Маленький домик Богомила находился прямо под горой Рода в отдалении от прочих жилищ. Был у него и огород, и овсяная нивка, и ржаная. Но все это было таким маленьким, что какой бы то ни было землероб, видя домашность достопочтенного облакопрогонителя, дивовался, как возможно обходиться такой малостью. А волхв утверждал, что и это Велесово достояние причиняет ему слишком много беспокойств, потому с этого года он решил отказаться от коровы и ограничиться парой коз.
Конечно, ему лучше было знать, что для него является избыточным в мире предметности, но даже сейчас, в тот момент, когда он вырывал из земли скользкую блестящую от росы поросль осота и порея, всем своим основанием Богомил находился в областях удаленных. Попутно он выдернул с грядки пару свекл себе на завтрак, и, покуда рассматривал еще слишком небольшие черно-лиловые утолщенные их корни, перед ним возник молодой хранильник Оргост.
— Утро прекрасно! — приветствовал он Богомила.
— Как все, что дарит нам Единый, — отвечал ему Богомил. — Ты пришел мне что-то сообщить или хочешь о чем-то просить?
Молодое лицо Оргоста выглядело каким-то желтоватым, что плохо сообразовывалось со свежестью утра, и на склерах его больших красивых глаз выступили красные прожилки. Он подслеповато огляделся и предложил:
— Я могу помочь это… Сорняки дергать.
— Да? — насмешливо воззрился на него Богомил, уж собравшийся было вернуться к прерванному занятию. — Ты уверен, что вместе с сорняками не повыдираешь и все остальное? Ты же спишь. Ну, ладно.
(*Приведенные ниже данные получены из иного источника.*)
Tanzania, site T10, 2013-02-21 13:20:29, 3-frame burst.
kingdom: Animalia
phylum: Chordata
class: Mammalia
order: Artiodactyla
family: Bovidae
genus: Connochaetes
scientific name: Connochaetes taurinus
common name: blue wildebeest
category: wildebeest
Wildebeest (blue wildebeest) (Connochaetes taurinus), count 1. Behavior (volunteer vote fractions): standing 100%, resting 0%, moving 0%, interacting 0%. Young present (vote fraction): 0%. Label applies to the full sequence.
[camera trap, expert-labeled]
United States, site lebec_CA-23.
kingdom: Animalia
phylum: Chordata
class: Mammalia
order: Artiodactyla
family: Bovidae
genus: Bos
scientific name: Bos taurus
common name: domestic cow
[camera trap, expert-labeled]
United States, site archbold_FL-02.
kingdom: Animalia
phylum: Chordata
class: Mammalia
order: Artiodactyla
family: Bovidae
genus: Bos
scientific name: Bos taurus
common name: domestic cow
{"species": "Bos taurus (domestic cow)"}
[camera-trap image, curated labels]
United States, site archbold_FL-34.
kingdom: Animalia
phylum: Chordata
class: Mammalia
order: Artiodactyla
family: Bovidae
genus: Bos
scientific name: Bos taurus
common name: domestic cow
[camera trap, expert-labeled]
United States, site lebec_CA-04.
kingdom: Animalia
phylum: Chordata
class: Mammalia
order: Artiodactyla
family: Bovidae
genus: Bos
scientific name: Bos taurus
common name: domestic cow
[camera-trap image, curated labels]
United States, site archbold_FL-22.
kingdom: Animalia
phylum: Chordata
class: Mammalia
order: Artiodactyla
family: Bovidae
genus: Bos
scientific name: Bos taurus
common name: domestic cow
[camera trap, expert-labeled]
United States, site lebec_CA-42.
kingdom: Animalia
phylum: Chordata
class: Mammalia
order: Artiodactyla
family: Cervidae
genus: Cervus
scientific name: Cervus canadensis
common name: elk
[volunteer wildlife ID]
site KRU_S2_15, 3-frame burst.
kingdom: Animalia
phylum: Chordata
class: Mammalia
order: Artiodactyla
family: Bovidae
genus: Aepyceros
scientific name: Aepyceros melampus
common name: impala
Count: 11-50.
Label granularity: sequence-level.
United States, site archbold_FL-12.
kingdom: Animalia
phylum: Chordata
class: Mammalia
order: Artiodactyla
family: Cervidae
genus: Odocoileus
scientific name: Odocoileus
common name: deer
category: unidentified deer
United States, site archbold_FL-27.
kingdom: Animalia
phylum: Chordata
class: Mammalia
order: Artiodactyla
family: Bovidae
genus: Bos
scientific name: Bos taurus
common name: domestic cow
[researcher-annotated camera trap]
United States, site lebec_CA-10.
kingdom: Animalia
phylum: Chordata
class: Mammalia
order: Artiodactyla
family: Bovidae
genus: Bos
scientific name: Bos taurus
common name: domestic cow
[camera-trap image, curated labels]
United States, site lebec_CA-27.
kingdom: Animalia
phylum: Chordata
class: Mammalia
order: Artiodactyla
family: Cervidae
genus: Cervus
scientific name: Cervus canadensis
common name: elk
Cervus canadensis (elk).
Но не успел Оргост изничтожить и трех десятков сорных ростков, как отложил это дело и, глядя полусонным взглядом куда-то в побуревший с краю куст смородины, заговорил:
— Я вчера резал из кости для Велимиры оберег, гребень с конями, и думал. Вернее, я думал и поэтому всю ночь резал гребень. Ты учил, что все жизненные силы связаны между собой, что именно поэтому вослед за звучащей речью все жизненные силы говорят, вослед за видящим глазом все они видят, вослед за слышащим ухом — слышат, вослед за мыслящим разумом все жизненные силы мыслят, а за дыханием — дышат. Но ты сказал, что существует наивысшая среди жизненных сил, и ее следует почитать, как душу мира. Которая же она? Я думал…
Богомил кивнул.
— Это хорошо, что душа твоя трудится даже по ночам. Родом дарованное Знание передается нами изустно, поскольку записанные слова — это всего лишь имя. Тот, кто почитает имя, как душу, способен действовать, как пожелает в тех пределах, до которых простирается имя. Но речь, разум, воля, мысль, созерцание, познание, сила, пища, вода, жар, пространство, память, надежда и наконец жизненное дыхание — больше, чем имя. Однако ничего из этого не откроют записанные слова, Знание возможно получить только из души в душу. И это счастье.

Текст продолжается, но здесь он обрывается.